— READING PASSAGE —
★ ★ ★ ★ ★

# New to wood heat.



## Country Boy (Mar 18, 2010)

I recently got a nice wood stove for free from a friend and I plan to install it in my shop for winter work. It will be hooked up with and supplementing a furnace and a blower assembly that I also scored for free. I have never had a wood stove before, so I am totally in the dark as far as installation, maintenance, and operation of one. I have a huge pile of wood all stacked up ready to be split, but that's about all I know about so far. Anyone have a good resource for information on safely running a wood stove? It has a blower on it and a thermostat for activating the blower. I see that the fire brick is all busted up inside, so that will have to be replaced (it has been moved around a lot). I am installing this in a wood frame building, so what do I need to to do keep from turning the shop into its own heat source, if you know what I mean....


----------



## Hoodoo Valley (Nov 14, 2006)

I've done several stove installations over the years and have no exact numbers for you, but if you have protected walls, you can get the stove up fairly close, otherwise, you need to keep the stove at least 24 inches of the walls. If you have a flat lid, get a chimney box that nails to your trusses and hangs down below your ceiling. Get an insulated pipe such as metalbestos or the like. which will sit atop the chimney box and run through the overhead and out the roof. Chimney should be at least 2 feet above the ridge or at least 10 feet away from the roof running level with the cap.........................


----------



## Hoodoo Valley (Nov 14, 2006)

Please note it's 3:51 in the morning. I'm off to bed. More later though!


----------



## Thomas (Nov 1, 2006)

Fire ext. or water hose near by just in case,also check chimmeny often for build up, maybe electric back case lost of power to keep blower running so it won't over heat the heat chamber.


----------



## Hoodoo Valley (Nov 14, 2006)

CB? The important thing to keep chimney fires down to a minimum, is to use completely dried wood and avoid turning the stove down. When you turn the stove down is when you get the smoke and creosote build up in the pipe that can ignite when the stove gets hot and a flame gets up in the chimney starting the whole build up on fire. If you must turn the stove down, do it after the wood in the fire box starts getting the alligator checking on the black charrred surface, as by this time, the creosote causing properties have been cooked out. Never load up your stove with wood then shut it down. BAD! As a kid, my dad would crumple up some newspaper and stick in the stove near the chimney outlet to the firebox, just prior to opening the throttle after being shut down for the night. We'd get a small controlled chimney fire that was managable rather than the raging infernos you can get if you're not careful. Lastly, I'd advise against cutting corners or buying cheap pipe. The heat and creosote eventually eat holes through it and if you do get a hot chimney fire, I've seen the cheap pipe come apart at the length seems. Not good at all!


----------



## Cublover (Feb 20, 2011)

★ ★ ★ ★ ★

— YOUR INSTRUCTIONS —
Retype everything from "## Country Boy" down to "what I mean...." in the wood stove thread. This material comes from a separate source.

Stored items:
★ ★ ★ ★ ★

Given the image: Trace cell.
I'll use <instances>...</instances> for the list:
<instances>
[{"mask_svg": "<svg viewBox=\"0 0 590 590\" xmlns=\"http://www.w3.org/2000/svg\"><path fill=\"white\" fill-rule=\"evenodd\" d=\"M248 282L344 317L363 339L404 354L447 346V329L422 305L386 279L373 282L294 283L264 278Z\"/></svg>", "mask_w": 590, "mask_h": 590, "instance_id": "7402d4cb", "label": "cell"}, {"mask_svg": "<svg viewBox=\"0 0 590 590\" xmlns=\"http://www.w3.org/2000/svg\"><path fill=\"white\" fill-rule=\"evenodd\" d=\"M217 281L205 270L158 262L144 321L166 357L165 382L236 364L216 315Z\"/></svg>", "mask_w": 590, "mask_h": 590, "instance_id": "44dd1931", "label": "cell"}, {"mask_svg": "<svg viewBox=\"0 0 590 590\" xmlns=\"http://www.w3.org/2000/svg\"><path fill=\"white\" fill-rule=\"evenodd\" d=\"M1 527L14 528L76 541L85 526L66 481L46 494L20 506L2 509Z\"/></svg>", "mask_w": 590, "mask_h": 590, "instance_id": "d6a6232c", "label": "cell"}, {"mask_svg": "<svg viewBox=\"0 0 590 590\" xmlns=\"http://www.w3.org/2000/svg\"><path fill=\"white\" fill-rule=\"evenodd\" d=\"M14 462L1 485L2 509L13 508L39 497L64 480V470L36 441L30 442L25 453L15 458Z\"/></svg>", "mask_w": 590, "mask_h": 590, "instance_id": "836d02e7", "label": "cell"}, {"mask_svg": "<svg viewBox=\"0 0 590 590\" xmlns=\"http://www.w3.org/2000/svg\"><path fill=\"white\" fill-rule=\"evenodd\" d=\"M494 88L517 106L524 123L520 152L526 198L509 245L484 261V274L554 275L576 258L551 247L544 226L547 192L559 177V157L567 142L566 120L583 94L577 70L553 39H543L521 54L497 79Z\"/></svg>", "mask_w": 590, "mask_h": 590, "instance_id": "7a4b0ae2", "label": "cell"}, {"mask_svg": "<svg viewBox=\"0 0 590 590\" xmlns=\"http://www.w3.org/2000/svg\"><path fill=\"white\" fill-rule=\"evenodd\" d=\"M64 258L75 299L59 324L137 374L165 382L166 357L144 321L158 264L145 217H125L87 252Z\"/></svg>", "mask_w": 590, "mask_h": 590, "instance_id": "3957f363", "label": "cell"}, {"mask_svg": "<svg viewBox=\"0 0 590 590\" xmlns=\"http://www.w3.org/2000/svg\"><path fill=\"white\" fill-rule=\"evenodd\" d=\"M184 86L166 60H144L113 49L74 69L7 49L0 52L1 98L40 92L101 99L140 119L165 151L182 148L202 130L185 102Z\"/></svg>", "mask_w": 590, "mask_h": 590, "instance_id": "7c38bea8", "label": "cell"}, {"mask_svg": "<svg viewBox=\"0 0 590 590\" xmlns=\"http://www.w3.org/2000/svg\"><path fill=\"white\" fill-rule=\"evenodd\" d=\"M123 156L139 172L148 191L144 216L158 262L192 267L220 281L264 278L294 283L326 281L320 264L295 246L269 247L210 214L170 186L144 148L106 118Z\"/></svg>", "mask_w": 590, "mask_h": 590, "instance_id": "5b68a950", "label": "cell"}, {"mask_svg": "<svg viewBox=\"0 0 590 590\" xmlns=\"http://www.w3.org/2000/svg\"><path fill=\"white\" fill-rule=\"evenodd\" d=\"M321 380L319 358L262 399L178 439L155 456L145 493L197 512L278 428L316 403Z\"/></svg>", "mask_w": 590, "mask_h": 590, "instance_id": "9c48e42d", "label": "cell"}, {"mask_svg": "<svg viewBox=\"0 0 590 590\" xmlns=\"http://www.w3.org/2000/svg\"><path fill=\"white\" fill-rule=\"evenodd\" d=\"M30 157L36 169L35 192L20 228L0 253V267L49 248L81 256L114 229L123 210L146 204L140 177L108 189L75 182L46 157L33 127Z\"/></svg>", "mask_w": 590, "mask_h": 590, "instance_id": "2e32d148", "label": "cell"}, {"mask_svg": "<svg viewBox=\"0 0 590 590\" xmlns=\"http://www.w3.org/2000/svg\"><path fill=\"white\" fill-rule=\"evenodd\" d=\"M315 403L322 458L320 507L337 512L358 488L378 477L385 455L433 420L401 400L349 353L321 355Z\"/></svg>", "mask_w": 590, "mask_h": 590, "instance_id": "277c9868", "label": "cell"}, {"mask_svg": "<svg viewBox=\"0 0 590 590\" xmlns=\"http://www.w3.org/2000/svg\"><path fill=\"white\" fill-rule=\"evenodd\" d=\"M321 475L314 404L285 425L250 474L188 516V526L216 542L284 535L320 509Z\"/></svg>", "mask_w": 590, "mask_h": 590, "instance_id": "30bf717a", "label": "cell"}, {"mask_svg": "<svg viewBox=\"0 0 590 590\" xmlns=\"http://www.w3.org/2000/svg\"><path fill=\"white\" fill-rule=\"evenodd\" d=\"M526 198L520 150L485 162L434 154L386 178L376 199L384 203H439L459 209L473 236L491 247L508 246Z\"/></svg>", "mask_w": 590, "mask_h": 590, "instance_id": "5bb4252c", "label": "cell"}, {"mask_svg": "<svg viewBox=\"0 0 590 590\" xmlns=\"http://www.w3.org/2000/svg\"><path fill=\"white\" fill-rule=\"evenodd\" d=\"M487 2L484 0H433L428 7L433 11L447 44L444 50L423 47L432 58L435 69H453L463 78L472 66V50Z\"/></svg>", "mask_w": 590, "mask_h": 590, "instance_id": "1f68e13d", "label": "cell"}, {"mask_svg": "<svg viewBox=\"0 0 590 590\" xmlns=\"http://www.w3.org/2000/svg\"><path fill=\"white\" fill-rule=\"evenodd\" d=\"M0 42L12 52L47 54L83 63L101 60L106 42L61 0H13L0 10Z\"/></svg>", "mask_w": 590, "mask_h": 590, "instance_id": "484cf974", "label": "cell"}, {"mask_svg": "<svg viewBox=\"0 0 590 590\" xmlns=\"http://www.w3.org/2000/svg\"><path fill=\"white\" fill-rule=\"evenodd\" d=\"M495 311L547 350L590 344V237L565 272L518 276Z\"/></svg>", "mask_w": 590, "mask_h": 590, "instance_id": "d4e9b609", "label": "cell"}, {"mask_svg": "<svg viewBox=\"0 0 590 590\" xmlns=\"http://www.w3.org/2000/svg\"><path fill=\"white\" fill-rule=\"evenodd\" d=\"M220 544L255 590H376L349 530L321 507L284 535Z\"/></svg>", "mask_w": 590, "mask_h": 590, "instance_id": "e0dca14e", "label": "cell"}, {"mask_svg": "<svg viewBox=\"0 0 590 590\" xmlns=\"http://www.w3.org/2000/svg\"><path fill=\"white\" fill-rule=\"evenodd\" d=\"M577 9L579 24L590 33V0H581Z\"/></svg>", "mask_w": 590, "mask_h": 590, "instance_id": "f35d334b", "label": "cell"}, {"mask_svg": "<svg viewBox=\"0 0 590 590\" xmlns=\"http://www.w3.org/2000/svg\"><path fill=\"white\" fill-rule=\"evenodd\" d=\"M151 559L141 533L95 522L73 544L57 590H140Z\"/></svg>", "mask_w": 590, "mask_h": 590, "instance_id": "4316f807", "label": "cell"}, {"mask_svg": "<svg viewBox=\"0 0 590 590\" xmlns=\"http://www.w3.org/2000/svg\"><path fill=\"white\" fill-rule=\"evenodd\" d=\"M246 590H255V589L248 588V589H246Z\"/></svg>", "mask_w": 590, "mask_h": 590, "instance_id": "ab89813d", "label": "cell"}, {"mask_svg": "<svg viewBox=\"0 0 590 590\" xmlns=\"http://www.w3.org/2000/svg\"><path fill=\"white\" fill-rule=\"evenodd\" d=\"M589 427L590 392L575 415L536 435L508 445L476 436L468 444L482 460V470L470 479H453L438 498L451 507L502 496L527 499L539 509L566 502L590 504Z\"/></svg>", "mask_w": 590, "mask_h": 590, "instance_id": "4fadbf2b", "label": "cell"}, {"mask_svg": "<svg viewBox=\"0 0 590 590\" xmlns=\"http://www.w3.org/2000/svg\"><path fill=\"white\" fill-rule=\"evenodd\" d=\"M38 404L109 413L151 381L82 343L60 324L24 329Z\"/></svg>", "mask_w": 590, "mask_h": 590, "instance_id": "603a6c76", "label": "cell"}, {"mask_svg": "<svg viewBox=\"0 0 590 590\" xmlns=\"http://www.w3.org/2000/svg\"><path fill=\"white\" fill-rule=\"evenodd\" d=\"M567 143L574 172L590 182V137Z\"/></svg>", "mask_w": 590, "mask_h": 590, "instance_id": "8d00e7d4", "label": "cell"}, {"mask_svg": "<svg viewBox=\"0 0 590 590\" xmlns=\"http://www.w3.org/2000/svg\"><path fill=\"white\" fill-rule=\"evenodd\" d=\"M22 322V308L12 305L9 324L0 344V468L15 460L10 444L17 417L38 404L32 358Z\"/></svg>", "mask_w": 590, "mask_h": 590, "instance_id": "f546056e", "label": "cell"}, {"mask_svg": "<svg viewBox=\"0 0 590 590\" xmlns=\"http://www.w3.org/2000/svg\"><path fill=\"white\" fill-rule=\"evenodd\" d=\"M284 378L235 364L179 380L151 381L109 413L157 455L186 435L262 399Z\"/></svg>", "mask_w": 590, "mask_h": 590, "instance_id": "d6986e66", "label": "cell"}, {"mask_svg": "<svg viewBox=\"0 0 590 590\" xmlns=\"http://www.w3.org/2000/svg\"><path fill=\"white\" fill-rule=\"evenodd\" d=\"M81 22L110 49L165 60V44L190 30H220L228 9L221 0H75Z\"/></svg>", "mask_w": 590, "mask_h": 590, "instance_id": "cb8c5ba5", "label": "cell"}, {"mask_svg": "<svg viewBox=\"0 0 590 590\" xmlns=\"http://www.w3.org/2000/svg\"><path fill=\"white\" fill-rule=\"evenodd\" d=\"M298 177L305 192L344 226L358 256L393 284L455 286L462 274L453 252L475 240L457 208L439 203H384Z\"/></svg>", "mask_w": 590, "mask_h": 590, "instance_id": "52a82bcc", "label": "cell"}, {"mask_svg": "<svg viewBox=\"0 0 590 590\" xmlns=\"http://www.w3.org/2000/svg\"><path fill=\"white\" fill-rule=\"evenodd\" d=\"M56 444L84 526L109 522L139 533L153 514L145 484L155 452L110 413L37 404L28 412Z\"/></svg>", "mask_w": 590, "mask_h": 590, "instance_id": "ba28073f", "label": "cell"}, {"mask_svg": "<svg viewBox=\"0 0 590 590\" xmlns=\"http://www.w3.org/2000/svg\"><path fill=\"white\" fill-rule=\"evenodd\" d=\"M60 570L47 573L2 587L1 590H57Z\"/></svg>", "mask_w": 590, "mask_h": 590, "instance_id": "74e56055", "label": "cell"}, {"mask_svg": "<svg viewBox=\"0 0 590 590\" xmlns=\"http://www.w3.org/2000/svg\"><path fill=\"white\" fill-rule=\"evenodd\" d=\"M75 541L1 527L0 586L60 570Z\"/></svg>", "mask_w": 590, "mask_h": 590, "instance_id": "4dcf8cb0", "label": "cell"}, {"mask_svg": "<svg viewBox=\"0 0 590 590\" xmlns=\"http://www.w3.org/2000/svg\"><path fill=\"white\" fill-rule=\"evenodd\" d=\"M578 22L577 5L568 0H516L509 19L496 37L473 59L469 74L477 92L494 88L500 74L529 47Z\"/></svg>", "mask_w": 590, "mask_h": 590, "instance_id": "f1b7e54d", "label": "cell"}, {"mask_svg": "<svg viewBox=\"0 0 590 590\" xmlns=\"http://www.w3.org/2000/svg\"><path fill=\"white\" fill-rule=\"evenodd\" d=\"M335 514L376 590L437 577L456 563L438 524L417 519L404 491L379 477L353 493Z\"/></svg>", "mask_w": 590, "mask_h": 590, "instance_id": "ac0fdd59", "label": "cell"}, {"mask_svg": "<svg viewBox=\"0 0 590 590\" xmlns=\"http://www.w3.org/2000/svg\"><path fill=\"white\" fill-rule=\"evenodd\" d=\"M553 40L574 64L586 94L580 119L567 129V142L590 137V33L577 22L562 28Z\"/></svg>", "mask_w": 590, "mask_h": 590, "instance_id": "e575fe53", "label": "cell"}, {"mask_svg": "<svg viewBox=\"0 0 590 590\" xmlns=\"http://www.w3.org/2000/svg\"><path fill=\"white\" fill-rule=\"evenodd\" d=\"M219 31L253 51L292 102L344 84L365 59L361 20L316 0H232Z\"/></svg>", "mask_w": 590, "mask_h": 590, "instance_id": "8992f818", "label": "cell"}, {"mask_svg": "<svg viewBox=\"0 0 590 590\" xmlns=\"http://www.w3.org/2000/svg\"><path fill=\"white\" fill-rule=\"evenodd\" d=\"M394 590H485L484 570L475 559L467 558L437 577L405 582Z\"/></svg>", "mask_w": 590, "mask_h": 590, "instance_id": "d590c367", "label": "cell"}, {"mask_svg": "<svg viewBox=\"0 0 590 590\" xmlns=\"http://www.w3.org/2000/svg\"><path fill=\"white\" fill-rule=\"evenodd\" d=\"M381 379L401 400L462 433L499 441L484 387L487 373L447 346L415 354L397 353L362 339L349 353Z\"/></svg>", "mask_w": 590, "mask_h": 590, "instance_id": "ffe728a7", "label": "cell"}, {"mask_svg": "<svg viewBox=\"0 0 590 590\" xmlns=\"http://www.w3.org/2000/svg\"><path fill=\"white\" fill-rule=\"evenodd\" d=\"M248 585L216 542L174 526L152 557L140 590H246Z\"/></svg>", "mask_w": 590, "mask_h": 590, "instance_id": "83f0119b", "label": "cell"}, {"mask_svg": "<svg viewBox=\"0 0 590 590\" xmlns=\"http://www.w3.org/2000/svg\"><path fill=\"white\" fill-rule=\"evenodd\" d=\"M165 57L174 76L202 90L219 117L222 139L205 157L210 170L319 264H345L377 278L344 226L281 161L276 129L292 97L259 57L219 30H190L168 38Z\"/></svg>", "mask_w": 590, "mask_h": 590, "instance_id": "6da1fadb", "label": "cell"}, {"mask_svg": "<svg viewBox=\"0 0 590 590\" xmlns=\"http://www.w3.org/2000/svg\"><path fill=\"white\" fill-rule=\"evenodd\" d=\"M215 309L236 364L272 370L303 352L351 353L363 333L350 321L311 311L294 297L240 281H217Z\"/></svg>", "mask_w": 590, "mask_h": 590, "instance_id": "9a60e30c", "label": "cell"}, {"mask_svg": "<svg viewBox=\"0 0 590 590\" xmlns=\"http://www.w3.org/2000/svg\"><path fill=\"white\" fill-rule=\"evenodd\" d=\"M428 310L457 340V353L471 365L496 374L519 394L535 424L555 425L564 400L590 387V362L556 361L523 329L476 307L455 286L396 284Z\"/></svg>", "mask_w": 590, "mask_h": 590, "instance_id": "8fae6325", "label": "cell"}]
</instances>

★ ★ ★ ★ ★

— OUTPUT FOR THIS EXERCISE —
## Country Boy (Mar 18, 2010)

I recently got a nice wood stove for free from a friend and I plan to install it in my shop for winter work. It will be hooked up with and supplementing a furnace and a blower assembly that I also scored for free. I have never had a wood stove before, so I am totally in the dark as far as installation, maintenance, and operation of one. I have a huge pile of wood all stacked up ready to be split, but that's about all I know about so far. Anyone have a good resource for information on safely running a wood stove? It has a blower on it and a thermostat for activating the blower. I see that the fire brick is all busted up inside, so that will have to be replaced (it has been moved around a lot). I am installing this in a wood frame building, so what do I need to to do keep from turning the shop into its own heat source, if you know what I mean....